Susanne Mc Cleskey ist Pflegedienstleiterin der Klinik für Psychiatrie und Psychotherapie im ZfP Emmendingen. Gemeinsam mit den Stationen und verschiedenen Berufsgruppen geht sie den „Emmendinger Weg“. Im Interview erzählt Frau Mc Cleskey, was sich hinter dem „Emmendinger Weg“ verbirgt und was die Besonderheiten der Psychiatrie sind.

 

Was versteckt sich hinter dem Begriff „Emmendinger Weg“?

Der „Emmendinger Weg“ entstand vor ca. 4 Jahren aus der Erkenntnis: wir möchten etwas verändern. Im Sinne der kontinuierlichen Verbesserung unserer Strukturen und Prozesse haben wir in Anlehnung an das Feedback aus unseren Patienten- und Mitarbeiterbefragungen sowie auf Basis der neuesten wissenschaftlichen Erkenntnisse moderner psychiatrischer Behandlung einen Change-Prozess initiiert. Dahinter steckt ein Projekt zur Veränderung der therapeutischen Haltung und des therapeutischen Rahmenkonzepts in der Psychiatrie. Ziel ist es, die Therapiequalität zu verbessern, Zwang und Gewalt zu reduzieren und die Mitarbeiterzufriedenheit zu steigern.

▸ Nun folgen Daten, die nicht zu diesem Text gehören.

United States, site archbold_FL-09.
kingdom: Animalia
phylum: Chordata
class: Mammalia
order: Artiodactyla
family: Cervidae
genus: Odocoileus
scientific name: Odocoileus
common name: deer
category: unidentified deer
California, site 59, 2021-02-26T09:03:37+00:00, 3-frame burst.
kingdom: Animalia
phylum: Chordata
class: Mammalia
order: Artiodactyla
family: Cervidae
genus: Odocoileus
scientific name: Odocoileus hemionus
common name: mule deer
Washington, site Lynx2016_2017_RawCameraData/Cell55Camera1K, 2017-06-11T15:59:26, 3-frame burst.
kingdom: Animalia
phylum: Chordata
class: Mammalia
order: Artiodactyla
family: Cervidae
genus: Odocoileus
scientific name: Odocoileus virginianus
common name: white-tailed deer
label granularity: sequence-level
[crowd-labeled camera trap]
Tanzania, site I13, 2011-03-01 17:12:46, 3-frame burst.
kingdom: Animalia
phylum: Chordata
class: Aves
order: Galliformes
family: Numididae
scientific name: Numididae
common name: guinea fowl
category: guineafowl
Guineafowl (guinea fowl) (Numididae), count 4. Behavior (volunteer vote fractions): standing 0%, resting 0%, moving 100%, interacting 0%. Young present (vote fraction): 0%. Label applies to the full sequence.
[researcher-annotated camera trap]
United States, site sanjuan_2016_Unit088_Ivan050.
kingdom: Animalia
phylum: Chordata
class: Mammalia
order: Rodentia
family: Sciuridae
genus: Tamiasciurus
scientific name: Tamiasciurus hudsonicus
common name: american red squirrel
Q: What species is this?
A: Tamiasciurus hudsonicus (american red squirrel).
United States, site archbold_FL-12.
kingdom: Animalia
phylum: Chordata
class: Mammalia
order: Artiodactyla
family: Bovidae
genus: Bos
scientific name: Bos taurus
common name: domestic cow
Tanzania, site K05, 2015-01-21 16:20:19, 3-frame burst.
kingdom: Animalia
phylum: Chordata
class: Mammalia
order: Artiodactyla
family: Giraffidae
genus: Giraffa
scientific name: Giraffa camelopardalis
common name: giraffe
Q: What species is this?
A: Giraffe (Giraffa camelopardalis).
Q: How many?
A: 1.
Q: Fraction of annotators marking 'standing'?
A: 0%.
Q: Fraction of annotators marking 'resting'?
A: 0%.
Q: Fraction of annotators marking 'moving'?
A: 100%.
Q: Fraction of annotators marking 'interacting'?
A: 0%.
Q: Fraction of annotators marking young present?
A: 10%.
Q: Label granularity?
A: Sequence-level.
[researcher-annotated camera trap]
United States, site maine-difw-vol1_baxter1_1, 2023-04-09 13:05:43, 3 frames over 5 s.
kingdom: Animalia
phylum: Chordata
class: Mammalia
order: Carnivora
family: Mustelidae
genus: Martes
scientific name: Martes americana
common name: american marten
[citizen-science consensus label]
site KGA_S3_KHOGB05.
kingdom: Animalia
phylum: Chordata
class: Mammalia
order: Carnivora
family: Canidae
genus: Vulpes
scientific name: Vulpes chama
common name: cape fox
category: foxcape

Die Projektgruppe, in der alle Stationen und möglichst alle Berufsgruppen vertreten waren, orientierte sich überwiegend am Safewards-Modell, am Weddinger-Modell sowie am Recovery-Ansatz. Nach der Themensammlung bildeten sich Arbeitsgruppen und die Planungsphase begann. Die Arbeitsgruppen befassten sich intensiv mit Themenfeldern, wie bauliche Gegebenheiten der Klinik, Haltung der Mitarbeitenden gegenüber Patienten, Angehörigenarbeit, Schulungen der Mitarbeitenden und konkrete Maßnahmen aus dem Safewards-Modell.
 

Warum finden Sie das Projekt so wichtig?

Weiterentwicklung ist für alle Beteiligten eine große Aufgabe und eine große Chance. Wenn wir uns dem öffnen, können Veränderungen zur Qualitätssteigerung der Versorgung und somit zur Zufriedenheit der Mitarbeitenden beitragen. Dadurch erhalten Patienten eine qualitativ hochwertige Behandlung, wodurch Leid gemindert wird und die Genesung der Patienten positiv beeinflusst werden kann. Dabei spielt die professionelle Haltung der Mitarbeitenden eine große Rolle. Ob ich den Patienten bevormunde oder ob ich ihn als gleichwertiges Individuum mit seinen Bedürfnissen, Wünschen und Träumen wahrnehme und ihm mit Respekt begegne, beeinflusst die Beziehung zum Patienten immens, was die Grundlage für eine therapeutische Beziehung darstellt. Auch Hilfe zur Selbsthilfe steht in diesem Ansatz im Vordergrund, was dem Patienten seine Autonomie, soweit es möglich ist, belässt und ihm hilft, den Umgang mit seiner Krankheit selbstbestimmt zu managen. Dies resultiert aus dem Recovery-Gedanken.
 

Was sind die wichtigsten Maßnahmen des „Emmendinger Weges“ und welche Erfolge sind spürbar?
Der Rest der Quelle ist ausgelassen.